Regarding sound, voice manipulation can be tricky, especially to avoid feedback issues in live settings. I chose the Shure SM58 microphone, known for its resilience against feedback and excellent sound rejection capabilities.

I utilized Pure Data (Pd), an open-source graphical programming language, and Bela, a unique hardware-software environment. This combination allowed me to prototype the sound and sensor mappings rapidly.

The mapping process in Voice/Bend is multi-layered, translating physical gestures into sound through various stages. This process is integral in converting the data from the glove’s sensors into meaningful musical parameters.

The microphone captures the voice and tracks the pitch, generating two distinct sound waves. These waves are then modified based on the glove’s sensor data, offering an intuitive way for vocalists to add new dimensions to their performance.

User-Study

In an evaluation of the Voice/Bend a performer with a background in singing participated. This user-centric evaluation aimed to assess the controller’s usability, musicality, expressiveness, and overall performance utility, integrating subjective and objective elements.

The performer found the Voice/Bend controller relatively straightforward in usability. While certain aspects were intuitive and easy to use, others presented a moderate learning curve. The controller excelled in its expressiveness, significantly enhancing the dynamic and emotional range of the performance. However, the intuitiveness of control received mixed responses, with some functions integrating smoothly into the performer’s style while others required more adaptation.

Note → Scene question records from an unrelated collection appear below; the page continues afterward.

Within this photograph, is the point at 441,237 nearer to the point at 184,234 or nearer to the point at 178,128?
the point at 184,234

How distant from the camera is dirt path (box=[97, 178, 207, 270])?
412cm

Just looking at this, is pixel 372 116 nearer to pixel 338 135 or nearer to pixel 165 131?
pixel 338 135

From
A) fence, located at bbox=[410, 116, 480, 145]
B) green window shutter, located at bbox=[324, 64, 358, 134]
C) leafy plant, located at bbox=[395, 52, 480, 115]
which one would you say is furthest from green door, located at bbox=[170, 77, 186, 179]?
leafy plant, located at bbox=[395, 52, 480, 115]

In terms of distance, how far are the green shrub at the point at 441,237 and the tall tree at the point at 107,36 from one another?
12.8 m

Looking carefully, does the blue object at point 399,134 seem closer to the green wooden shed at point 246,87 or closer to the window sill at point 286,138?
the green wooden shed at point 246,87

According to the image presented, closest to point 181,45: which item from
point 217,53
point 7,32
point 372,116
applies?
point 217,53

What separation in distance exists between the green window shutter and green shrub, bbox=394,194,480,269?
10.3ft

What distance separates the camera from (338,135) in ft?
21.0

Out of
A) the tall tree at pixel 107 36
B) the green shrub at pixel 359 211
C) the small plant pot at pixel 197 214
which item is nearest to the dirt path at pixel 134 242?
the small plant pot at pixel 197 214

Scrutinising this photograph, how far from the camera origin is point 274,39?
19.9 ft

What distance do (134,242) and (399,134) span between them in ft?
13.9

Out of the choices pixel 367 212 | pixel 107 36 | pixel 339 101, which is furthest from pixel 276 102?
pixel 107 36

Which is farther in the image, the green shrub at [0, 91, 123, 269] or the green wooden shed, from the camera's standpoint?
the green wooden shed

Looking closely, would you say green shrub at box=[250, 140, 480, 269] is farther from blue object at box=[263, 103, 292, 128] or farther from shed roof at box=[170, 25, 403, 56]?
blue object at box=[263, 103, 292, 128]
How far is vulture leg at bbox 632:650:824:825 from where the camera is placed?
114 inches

The user reported high levels of enjoyment and engagement, appreciating the controller’s ability to add new dimensions of sound and expression. Objective measurements indicated a reasonable learning time, with precise and accurate control over sound modulation tasks. The performer proficiently managed various musical aspects, including polyphony and feature modulation, essential elements of the controller’s design. Feedback also included suggestions for ergonomic improvements and increased sensor sensitivity, indicating areas for refinement. The flex sensors for controlling FM synthesis parameters were rated positively, with the index finger sensor rated as ‘Good’ and the ring finger sensor as ‘Very Good’. The IR sensor, used for controlling other sound parameters, was rated as ‘Fair’, suggesting a need for enhancement in its design for better precision and responsiveness.

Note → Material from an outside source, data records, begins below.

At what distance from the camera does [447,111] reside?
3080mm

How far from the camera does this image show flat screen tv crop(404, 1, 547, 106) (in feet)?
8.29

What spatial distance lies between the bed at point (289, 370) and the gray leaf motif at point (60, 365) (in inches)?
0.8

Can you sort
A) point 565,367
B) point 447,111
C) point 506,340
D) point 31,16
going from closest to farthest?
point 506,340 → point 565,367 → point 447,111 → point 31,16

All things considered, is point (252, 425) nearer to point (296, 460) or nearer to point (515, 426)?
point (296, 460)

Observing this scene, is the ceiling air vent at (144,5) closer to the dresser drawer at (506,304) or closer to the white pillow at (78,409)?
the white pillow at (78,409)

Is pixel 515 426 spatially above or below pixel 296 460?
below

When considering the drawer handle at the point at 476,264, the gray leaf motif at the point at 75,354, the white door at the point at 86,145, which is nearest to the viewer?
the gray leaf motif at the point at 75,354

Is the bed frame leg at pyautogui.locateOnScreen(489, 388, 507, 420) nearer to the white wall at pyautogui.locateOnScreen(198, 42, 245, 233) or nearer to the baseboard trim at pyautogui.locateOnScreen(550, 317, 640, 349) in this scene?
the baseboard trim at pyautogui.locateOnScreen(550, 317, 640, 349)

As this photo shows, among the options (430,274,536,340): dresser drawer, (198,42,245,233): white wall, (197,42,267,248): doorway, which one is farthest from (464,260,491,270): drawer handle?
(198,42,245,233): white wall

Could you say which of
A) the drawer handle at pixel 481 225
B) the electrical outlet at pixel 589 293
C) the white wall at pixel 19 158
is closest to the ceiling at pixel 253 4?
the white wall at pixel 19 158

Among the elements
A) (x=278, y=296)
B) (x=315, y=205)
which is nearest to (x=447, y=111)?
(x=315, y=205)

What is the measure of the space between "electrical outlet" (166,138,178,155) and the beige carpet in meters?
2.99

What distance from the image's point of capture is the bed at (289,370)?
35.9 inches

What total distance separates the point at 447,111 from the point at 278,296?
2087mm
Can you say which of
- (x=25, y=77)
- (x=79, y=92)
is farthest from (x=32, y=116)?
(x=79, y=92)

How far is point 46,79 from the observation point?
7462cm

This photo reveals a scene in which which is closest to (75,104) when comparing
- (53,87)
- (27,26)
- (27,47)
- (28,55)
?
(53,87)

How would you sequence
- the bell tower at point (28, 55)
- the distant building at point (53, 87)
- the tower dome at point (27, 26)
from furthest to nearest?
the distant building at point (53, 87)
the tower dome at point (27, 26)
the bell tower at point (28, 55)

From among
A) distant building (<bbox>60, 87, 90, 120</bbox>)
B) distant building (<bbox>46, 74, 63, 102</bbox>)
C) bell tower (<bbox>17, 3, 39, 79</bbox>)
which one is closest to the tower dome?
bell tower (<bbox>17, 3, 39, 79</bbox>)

Overall, the Voice/Bend showed the potential to enhance interactive music performances. The performer’s feedback highlighted the importance of continuous refinement to realize the controller’s capabilities in live settings fully.

Future Considerations

To make the system more expressive, a key upgrade will be the addition of three extra flex sensors on each glove. These sensors will allow for a more comprehensive tracking of finger movements, enabling precise modulation of sound parameters like pitch, timbre, and volume. By accurately capturing the bending of each finger, musicians can express more complex gestures, thus enriching their performance with greater depth and nuance.

Another significant enhancement will be integrating an Inertial Measurement Unit (IMU) into each glove. Positioned centrally on the back of the gloves, the IMU, with its 9 degrees of freedom, will track the orientation and movement of the hands. This technology is particularly effective in influencing the sound’s spatial characteristics, such as panning and spatial effects. With this addition, performers can manipulate the spatial positioning of the sound in real time, creating a more dynamic and immersive auditory experience.

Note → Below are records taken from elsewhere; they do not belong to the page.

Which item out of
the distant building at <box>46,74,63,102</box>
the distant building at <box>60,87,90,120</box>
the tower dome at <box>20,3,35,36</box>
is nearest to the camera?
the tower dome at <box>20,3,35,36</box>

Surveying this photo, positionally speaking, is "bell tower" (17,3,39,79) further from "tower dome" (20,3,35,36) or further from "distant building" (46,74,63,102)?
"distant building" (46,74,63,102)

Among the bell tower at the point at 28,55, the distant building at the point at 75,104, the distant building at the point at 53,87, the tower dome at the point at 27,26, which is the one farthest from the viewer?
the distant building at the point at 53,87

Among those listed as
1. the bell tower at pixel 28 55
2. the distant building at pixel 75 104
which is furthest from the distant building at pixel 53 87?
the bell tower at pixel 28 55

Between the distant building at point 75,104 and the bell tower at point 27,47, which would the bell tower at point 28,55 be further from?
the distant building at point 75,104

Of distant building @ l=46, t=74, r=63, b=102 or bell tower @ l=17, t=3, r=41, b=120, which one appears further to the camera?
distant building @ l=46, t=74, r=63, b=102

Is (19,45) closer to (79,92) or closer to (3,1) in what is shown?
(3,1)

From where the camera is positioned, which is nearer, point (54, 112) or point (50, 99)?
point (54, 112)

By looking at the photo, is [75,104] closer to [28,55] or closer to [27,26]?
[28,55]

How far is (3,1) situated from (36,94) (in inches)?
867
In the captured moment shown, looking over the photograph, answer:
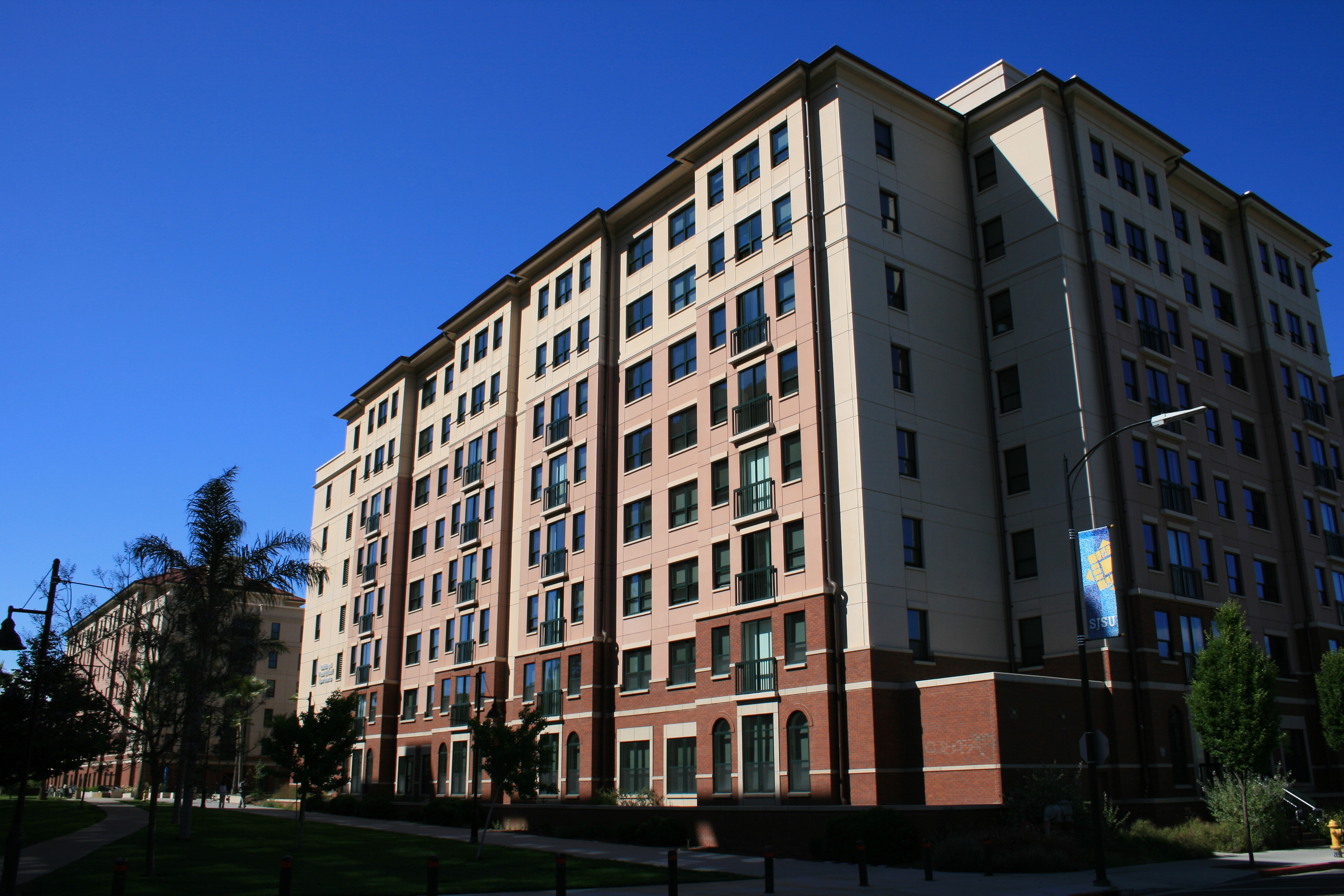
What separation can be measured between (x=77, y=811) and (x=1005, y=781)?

To ensure the optimal functioning of these sensors, I will design custom 3D-printed mounts. These mounts will secure the sensors on the gloves while allowing full finger mobility. Additionally, I plan to use soft, stretchable fabric for the gloves, similar to materials used for osteoarthritis patients. This choice will ensure comfort and adaptability to various hand sizes, crucial for prolonged use without compromising the sensors’ sensitivity or responsiveness. These future enhancements aim to make Voice/Bend a more powerful and versatile tool for interactive music performance.